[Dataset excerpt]
***
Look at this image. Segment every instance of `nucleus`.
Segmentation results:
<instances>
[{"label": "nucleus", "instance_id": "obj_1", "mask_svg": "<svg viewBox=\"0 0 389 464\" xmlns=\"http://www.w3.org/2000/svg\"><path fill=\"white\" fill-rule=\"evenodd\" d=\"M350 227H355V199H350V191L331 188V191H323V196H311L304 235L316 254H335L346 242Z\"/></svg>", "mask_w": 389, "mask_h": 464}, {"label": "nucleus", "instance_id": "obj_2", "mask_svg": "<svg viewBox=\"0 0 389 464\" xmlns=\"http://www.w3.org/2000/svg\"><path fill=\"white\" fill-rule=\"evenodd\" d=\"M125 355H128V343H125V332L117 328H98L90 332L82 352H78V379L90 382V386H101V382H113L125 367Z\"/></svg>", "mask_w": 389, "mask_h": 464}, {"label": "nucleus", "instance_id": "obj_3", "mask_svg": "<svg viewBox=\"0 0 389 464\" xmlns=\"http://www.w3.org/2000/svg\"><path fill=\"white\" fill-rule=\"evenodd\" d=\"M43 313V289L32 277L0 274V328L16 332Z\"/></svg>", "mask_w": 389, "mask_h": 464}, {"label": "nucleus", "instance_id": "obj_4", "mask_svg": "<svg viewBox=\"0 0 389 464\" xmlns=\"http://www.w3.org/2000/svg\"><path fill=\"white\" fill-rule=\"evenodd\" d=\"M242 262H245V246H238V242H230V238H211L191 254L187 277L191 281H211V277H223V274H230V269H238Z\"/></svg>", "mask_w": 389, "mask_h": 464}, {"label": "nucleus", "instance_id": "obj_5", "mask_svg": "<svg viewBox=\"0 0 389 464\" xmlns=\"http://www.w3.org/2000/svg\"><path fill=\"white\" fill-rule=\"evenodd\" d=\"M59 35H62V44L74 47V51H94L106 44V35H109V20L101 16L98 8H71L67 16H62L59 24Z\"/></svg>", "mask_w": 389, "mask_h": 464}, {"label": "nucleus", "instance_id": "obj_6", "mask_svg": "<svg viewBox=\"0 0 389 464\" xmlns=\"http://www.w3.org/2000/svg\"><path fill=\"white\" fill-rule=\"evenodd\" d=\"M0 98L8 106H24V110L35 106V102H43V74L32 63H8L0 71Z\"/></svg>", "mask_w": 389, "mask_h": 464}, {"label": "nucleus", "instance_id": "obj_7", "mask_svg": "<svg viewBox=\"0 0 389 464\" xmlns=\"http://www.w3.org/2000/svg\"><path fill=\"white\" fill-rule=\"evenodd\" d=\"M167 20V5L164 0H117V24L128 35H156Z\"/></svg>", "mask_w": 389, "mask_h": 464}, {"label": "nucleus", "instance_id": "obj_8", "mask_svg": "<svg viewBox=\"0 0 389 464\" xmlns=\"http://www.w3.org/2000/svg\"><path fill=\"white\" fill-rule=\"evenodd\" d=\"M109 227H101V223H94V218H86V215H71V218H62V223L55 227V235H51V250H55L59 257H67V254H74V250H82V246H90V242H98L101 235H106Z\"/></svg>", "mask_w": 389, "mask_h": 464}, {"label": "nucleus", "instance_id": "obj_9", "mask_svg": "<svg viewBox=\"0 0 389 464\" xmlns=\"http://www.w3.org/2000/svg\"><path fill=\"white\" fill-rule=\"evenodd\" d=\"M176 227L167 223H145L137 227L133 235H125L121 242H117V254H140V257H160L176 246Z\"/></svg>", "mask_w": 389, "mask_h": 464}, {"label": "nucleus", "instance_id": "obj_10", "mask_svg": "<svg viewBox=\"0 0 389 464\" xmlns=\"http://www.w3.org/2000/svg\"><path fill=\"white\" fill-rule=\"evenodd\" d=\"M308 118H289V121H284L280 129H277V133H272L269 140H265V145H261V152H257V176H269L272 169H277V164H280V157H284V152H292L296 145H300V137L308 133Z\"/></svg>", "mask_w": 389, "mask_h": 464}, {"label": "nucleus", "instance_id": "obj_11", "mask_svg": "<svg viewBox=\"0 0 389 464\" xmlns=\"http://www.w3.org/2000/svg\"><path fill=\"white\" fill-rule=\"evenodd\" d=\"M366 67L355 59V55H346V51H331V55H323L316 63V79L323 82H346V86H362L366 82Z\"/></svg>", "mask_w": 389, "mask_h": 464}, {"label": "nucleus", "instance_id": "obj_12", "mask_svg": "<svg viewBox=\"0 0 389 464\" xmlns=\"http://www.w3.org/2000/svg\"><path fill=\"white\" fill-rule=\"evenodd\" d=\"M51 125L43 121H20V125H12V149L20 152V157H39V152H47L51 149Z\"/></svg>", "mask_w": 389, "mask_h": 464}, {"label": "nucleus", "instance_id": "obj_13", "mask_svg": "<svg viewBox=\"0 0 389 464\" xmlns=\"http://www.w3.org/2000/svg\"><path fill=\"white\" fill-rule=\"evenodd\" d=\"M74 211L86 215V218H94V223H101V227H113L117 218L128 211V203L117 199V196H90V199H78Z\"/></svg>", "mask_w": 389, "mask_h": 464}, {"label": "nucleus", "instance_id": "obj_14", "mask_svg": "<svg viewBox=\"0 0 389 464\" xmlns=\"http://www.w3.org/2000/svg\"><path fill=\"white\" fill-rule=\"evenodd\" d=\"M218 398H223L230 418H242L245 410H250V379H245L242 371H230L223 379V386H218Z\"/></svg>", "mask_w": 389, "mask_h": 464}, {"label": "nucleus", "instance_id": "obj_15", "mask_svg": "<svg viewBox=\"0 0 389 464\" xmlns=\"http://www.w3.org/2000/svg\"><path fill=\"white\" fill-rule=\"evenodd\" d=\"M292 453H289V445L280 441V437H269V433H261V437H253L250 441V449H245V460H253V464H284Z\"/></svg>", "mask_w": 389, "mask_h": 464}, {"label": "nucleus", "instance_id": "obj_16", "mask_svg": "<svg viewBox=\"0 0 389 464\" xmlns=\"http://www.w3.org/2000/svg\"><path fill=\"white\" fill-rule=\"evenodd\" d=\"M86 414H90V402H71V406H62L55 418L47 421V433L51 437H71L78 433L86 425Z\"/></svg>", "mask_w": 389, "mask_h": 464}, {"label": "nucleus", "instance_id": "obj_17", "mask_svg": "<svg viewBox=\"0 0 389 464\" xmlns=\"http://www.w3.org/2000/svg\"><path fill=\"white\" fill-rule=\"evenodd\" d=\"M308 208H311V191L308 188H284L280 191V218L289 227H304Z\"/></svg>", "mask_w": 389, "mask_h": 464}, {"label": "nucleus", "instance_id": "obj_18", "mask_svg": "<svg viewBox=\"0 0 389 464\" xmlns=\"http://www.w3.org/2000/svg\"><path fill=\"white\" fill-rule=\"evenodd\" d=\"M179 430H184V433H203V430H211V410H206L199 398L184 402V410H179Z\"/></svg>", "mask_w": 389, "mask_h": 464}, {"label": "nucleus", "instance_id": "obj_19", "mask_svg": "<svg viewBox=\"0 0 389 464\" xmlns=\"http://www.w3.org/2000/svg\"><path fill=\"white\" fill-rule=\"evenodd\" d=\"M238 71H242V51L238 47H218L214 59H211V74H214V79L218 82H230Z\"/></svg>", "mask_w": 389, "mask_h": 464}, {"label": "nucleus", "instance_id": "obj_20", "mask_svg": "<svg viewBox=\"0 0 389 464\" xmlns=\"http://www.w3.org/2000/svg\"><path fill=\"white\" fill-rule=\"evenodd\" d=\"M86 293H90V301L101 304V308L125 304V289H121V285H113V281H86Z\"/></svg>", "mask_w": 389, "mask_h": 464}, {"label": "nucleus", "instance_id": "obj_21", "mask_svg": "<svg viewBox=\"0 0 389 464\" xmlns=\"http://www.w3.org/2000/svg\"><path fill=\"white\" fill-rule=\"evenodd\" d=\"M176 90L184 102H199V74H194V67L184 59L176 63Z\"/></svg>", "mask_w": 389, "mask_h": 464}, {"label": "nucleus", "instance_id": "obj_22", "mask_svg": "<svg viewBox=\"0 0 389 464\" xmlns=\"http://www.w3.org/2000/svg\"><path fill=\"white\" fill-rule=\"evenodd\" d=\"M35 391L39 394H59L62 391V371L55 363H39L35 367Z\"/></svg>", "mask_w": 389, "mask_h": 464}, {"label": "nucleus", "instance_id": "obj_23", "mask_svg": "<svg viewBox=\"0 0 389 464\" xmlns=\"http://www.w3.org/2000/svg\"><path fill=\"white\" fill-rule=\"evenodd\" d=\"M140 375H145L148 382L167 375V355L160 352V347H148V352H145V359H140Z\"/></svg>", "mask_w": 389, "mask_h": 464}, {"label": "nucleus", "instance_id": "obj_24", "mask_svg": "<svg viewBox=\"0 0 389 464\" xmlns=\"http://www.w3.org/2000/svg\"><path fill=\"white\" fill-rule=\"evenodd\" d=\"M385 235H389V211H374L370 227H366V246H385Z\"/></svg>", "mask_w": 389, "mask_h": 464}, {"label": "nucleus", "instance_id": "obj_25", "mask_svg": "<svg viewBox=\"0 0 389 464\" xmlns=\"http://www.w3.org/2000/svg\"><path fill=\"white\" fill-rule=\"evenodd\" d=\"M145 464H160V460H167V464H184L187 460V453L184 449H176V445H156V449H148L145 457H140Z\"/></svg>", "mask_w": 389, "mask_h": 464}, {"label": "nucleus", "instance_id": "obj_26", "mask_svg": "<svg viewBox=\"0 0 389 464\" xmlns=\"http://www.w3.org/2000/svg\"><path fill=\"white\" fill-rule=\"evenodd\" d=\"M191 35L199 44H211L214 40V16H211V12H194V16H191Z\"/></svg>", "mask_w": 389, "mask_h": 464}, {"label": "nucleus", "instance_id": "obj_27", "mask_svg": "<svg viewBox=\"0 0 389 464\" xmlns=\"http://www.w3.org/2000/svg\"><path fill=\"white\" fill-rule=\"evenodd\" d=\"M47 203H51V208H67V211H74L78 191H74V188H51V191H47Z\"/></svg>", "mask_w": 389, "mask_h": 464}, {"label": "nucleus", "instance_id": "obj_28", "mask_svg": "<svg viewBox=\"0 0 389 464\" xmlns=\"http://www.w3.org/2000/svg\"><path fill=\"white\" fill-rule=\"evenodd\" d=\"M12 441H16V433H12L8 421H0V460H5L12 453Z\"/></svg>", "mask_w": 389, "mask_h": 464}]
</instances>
***
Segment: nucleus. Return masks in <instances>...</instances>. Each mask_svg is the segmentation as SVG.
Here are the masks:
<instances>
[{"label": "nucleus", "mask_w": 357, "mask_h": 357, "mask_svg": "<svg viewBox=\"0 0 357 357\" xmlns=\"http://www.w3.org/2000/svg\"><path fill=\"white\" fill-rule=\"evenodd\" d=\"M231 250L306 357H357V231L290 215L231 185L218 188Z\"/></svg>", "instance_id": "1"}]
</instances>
***
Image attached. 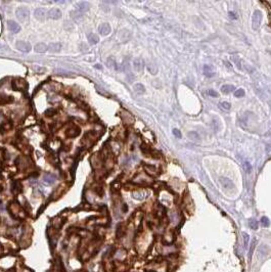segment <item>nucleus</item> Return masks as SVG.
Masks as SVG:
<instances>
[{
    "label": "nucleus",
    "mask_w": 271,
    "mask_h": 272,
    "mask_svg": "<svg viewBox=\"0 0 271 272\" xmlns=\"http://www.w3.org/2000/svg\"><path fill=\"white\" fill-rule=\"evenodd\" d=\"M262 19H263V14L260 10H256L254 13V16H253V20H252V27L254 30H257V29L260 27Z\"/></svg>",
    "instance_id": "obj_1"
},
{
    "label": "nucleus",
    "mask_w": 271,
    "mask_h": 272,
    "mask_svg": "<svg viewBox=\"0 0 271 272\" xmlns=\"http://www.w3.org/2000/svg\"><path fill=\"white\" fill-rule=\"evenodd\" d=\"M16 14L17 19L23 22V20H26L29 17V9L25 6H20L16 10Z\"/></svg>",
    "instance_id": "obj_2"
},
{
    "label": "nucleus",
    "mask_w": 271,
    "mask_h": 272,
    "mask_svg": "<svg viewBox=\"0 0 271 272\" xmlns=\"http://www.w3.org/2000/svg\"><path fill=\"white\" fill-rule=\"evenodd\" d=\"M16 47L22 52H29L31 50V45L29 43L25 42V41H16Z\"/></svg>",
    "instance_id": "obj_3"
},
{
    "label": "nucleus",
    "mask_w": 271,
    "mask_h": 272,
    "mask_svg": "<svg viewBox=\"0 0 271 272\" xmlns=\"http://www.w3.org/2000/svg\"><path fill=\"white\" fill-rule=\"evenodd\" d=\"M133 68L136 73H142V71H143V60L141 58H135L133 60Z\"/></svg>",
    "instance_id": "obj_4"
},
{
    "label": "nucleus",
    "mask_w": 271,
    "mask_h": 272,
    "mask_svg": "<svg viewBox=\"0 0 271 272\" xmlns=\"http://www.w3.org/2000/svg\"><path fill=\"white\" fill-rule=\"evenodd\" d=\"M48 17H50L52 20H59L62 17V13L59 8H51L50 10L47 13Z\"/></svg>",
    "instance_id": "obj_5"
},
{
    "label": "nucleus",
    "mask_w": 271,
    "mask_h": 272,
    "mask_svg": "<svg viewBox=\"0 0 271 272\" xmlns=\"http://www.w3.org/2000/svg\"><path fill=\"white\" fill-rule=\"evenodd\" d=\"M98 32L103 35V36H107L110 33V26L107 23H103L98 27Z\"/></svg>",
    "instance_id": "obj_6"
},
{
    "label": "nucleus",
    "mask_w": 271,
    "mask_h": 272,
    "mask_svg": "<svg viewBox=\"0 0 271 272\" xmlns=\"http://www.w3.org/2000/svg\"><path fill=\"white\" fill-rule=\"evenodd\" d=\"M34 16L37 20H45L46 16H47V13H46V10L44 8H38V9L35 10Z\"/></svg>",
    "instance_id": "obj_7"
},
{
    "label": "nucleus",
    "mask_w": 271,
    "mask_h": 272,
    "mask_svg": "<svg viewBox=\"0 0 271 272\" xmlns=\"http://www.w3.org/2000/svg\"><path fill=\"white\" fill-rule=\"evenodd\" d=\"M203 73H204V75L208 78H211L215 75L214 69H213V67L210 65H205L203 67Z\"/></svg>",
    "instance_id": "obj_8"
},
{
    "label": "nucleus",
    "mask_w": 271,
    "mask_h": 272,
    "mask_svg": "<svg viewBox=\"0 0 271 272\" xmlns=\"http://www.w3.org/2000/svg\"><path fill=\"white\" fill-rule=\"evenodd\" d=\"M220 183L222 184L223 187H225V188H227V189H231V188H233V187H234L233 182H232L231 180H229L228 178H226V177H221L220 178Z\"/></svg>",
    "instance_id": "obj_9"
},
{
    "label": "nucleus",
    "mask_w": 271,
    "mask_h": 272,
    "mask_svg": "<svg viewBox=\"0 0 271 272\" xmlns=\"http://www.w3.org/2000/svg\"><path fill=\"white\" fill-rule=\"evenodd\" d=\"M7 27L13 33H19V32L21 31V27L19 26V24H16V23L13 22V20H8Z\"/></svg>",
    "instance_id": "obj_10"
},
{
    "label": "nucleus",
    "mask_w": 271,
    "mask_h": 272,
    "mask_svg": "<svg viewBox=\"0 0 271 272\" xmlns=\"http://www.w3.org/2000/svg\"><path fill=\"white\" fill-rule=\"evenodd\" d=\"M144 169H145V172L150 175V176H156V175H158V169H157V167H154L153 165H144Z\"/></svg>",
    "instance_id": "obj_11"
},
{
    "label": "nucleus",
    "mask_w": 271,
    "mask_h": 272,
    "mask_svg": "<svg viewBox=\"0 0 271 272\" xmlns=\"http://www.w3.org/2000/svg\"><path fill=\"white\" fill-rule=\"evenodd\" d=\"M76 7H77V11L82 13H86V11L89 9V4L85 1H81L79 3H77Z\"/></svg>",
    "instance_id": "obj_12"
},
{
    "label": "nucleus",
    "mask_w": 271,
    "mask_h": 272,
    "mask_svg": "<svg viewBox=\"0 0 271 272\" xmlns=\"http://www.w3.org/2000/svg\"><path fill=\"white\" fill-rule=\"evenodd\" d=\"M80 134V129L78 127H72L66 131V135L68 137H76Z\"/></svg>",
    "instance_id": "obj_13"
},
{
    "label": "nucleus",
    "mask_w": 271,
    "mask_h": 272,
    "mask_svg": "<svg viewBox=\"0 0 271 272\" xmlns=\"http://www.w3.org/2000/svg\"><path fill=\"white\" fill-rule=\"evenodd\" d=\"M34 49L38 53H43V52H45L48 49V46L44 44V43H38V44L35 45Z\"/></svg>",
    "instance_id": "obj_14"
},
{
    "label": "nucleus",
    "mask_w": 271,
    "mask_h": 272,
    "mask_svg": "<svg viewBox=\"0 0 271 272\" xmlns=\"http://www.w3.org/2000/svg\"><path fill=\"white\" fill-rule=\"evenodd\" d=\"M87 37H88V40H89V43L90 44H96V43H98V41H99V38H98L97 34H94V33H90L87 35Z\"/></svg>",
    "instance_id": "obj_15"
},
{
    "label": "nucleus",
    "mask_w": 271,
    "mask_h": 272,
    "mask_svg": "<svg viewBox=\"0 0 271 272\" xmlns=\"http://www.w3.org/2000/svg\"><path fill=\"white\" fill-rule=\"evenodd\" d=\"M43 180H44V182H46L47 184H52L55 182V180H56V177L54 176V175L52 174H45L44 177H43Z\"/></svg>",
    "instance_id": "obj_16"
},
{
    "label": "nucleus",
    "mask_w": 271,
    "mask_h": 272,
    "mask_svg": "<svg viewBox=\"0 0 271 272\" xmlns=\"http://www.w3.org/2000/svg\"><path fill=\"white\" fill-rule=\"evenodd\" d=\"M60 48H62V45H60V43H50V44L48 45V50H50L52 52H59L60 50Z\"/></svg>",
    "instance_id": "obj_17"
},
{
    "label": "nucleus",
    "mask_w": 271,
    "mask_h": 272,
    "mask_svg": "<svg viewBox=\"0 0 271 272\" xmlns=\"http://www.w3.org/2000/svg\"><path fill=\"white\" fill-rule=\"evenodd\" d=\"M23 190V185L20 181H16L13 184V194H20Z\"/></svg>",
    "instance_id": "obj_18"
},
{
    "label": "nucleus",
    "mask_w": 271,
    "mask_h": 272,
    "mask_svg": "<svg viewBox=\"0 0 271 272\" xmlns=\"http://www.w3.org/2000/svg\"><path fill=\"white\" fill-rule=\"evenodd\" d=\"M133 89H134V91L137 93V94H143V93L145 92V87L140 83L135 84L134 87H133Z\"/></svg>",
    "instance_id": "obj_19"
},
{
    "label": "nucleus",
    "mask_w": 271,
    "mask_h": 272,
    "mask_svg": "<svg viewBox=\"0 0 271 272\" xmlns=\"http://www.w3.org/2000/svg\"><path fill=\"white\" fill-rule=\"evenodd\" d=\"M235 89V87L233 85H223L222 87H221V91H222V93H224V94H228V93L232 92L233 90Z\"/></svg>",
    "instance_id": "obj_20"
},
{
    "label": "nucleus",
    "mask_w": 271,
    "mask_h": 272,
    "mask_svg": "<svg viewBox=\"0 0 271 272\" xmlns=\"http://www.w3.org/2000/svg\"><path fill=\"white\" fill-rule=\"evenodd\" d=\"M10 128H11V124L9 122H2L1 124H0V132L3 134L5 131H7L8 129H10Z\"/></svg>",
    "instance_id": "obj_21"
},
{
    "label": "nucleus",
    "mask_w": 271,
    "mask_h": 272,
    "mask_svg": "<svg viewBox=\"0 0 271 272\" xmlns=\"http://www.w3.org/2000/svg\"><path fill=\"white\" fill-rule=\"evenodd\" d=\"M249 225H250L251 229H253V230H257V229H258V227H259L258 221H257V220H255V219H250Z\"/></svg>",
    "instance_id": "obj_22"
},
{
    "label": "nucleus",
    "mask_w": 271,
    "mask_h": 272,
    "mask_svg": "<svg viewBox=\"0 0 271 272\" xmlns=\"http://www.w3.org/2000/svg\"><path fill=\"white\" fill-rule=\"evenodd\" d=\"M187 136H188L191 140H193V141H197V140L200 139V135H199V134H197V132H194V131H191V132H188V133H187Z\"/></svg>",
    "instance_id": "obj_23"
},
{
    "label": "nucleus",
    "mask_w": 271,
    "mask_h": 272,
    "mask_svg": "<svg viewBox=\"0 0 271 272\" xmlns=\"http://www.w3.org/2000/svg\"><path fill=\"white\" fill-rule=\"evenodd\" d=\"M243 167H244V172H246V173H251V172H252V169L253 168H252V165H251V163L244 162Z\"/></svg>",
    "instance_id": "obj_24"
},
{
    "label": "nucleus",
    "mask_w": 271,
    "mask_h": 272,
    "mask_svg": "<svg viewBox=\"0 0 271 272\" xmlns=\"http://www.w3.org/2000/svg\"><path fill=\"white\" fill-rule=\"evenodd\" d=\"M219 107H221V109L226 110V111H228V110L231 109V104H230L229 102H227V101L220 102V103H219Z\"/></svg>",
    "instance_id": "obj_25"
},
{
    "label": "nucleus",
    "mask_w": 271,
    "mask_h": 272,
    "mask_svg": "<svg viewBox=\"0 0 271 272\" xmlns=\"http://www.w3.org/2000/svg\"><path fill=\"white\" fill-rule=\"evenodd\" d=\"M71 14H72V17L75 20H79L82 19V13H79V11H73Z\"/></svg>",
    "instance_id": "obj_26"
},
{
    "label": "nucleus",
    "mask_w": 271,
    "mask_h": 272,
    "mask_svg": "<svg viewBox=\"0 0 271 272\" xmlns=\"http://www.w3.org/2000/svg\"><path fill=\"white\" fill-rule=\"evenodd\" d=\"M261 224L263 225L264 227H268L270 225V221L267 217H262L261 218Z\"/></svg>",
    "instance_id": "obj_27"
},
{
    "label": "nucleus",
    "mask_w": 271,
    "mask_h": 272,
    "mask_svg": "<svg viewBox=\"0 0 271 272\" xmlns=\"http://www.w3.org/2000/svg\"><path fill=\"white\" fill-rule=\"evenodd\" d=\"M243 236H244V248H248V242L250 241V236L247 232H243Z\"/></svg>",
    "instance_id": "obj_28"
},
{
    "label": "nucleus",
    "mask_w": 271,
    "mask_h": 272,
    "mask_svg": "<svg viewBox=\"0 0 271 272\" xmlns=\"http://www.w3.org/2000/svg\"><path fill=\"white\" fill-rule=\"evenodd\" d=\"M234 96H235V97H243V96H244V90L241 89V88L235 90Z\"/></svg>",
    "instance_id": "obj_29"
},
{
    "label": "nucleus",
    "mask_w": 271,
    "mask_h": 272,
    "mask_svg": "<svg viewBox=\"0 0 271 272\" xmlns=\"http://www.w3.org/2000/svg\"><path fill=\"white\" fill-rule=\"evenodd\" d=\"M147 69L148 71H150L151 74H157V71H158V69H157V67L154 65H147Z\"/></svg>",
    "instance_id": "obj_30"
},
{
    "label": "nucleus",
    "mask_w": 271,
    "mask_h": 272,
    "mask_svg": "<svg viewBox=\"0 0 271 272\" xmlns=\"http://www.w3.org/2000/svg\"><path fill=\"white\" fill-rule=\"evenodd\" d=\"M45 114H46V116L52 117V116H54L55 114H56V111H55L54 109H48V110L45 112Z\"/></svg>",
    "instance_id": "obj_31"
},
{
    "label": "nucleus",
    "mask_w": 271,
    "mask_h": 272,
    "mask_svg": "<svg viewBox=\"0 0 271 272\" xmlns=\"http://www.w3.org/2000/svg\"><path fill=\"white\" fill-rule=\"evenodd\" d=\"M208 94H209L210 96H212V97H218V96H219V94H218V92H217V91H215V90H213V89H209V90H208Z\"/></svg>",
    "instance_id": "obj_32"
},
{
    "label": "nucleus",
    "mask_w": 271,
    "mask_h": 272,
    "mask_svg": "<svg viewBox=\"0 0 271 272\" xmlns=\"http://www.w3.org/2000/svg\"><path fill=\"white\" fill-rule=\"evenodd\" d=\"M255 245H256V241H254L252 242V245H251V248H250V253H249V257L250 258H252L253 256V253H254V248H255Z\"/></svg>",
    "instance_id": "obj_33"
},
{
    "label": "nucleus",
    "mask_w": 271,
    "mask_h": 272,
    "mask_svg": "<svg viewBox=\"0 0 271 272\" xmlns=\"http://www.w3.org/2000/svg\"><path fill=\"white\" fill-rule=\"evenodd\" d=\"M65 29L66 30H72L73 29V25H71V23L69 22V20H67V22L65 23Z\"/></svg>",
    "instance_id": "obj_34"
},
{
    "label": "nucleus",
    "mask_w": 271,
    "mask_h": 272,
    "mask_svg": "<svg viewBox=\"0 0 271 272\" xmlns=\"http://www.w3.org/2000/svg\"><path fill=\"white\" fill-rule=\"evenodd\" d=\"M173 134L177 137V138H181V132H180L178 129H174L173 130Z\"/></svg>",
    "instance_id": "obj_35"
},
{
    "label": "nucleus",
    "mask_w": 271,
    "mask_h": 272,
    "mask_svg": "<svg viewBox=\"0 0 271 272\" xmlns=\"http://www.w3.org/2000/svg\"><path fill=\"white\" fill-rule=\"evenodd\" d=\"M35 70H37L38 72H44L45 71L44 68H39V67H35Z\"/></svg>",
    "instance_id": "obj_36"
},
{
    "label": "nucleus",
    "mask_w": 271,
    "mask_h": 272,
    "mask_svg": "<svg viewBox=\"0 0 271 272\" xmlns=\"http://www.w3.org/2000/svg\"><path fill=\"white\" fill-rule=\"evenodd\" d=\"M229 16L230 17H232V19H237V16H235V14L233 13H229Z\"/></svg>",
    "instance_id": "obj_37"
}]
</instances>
***
# [TASK PROMPT]
Reproduce the lines of the excerpt above verbatim, from the line containing "Segment: nucleus. Return" through the line containing "250L306 357H357V231L290 215L231", both included.

# [ANSWER BELOW]
Segment: nucleus. Return masks in <instances>...</instances>. Each mask_svg is the segmentation as SVG.
Here are the masks:
<instances>
[{"label": "nucleus", "mask_w": 357, "mask_h": 357, "mask_svg": "<svg viewBox=\"0 0 357 357\" xmlns=\"http://www.w3.org/2000/svg\"><path fill=\"white\" fill-rule=\"evenodd\" d=\"M231 250L306 357H357V231L290 215L231 185L218 188Z\"/></svg>", "instance_id": "1"}]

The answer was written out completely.